▶ **Aim of the exercise**
Print only the lines below from the one with "Get ready for the local cricket season." to the one with "Cuidados para los", both included, exactly as they stand. Leave pictures out.

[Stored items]
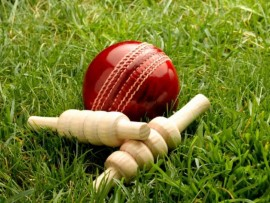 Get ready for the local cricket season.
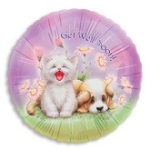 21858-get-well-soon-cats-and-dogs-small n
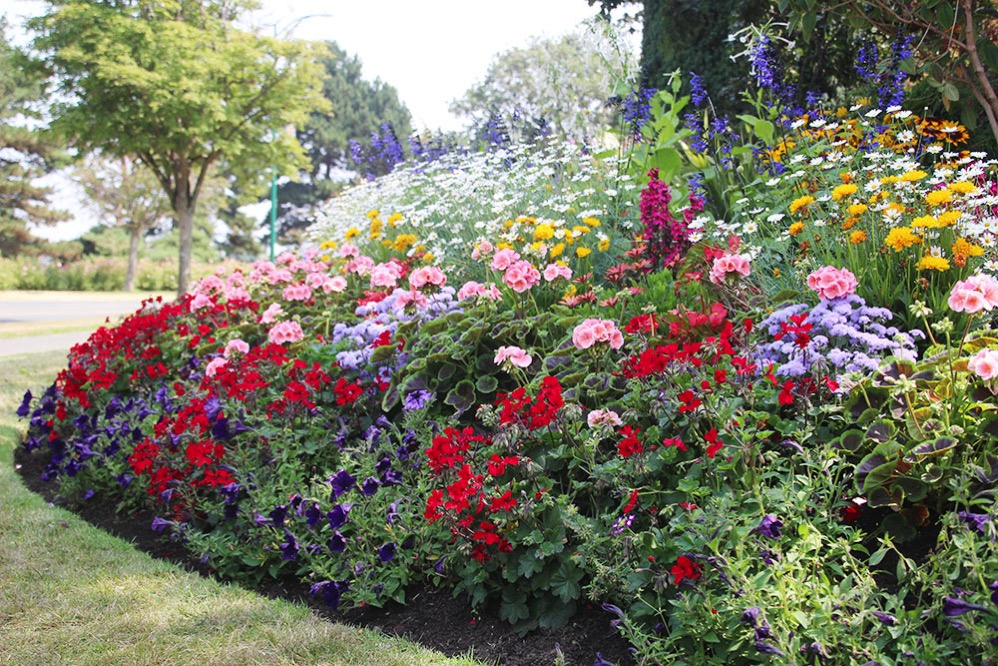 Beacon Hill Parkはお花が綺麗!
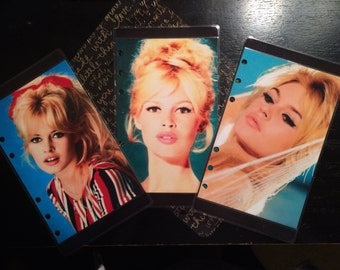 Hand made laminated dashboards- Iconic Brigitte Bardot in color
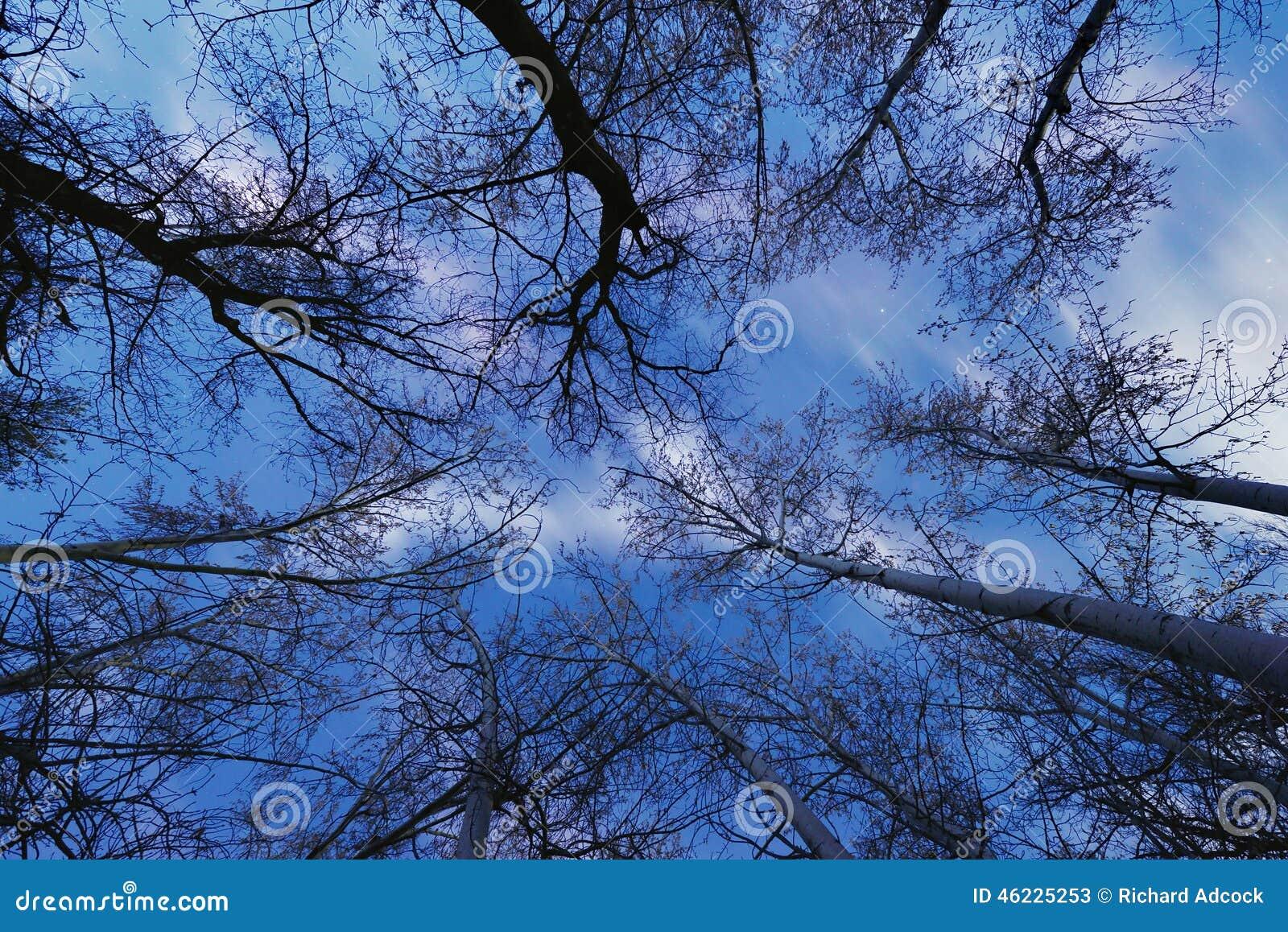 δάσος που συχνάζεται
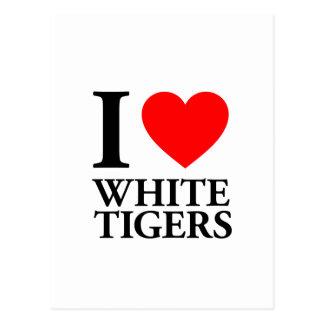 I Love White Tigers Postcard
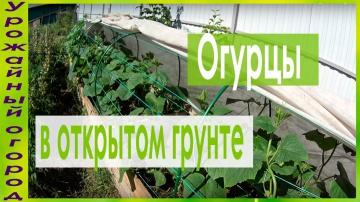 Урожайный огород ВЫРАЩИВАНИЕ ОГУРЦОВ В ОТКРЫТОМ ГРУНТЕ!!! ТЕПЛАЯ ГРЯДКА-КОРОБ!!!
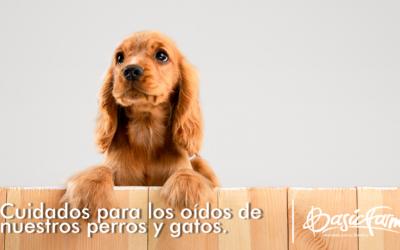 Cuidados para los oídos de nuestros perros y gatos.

---

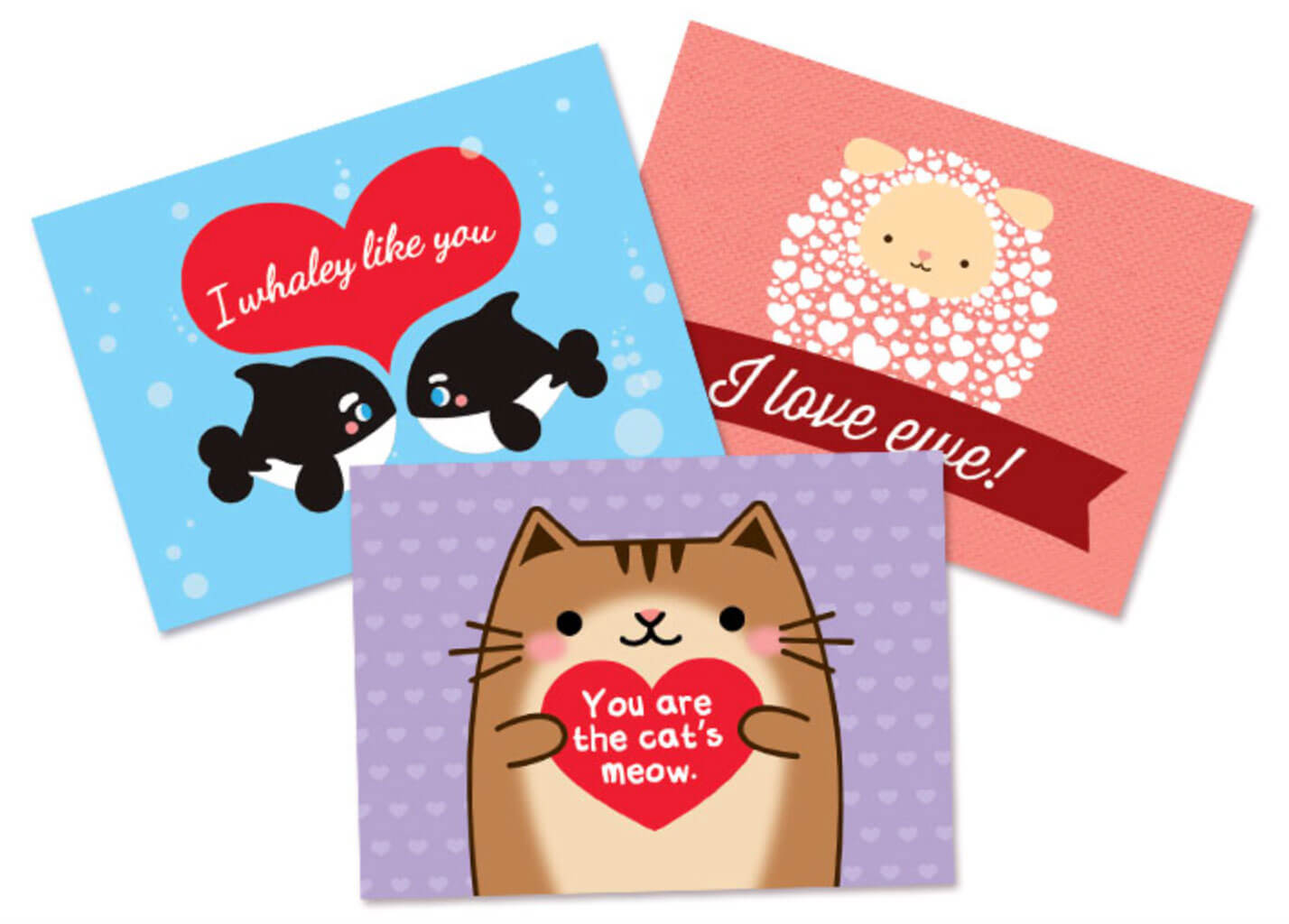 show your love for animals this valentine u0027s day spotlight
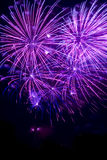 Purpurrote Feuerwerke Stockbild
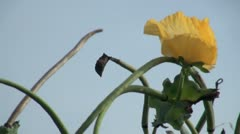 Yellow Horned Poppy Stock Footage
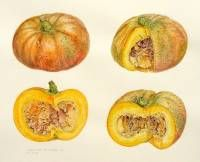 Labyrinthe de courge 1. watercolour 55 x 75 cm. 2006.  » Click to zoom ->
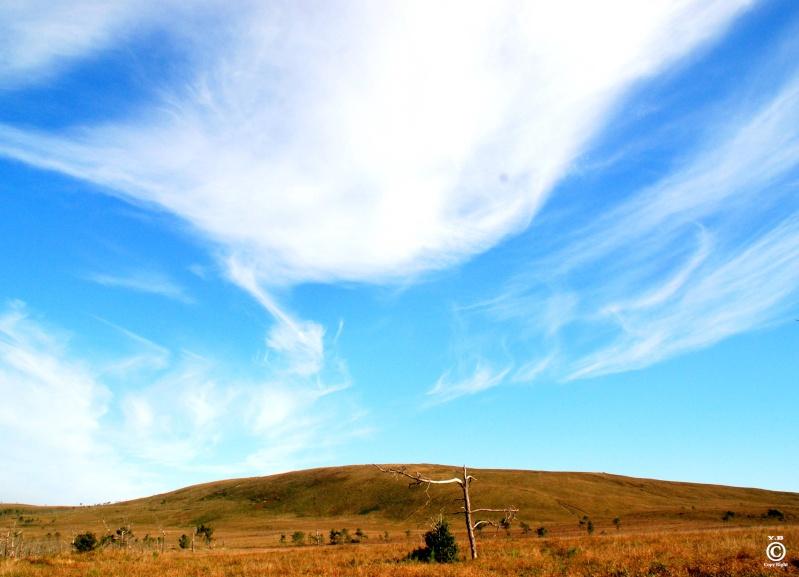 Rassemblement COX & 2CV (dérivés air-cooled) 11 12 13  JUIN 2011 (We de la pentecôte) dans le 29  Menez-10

▶ **Expected output**
 Get ready for the local cricket season.
 21858-get-well-soon-cats-and-dogs-small n
 Beacon Hill Parkはお花が綺麗!
 Hand made laminated dashboards- Iconic Brigitte Bardot in color
 δάσος που συχνάζεται
 I Love White Tigers Postcard
 Урожайный огород ВЫРАЩИВАНИЕ ОГУРЦОВ В ОТКРЫТОМ ГРУНТЕ!!! ТЕПЛАЯ ГРЯДКА-КОРОБ!!!
 Cuidados para los oídos de nuestros perros y gatos.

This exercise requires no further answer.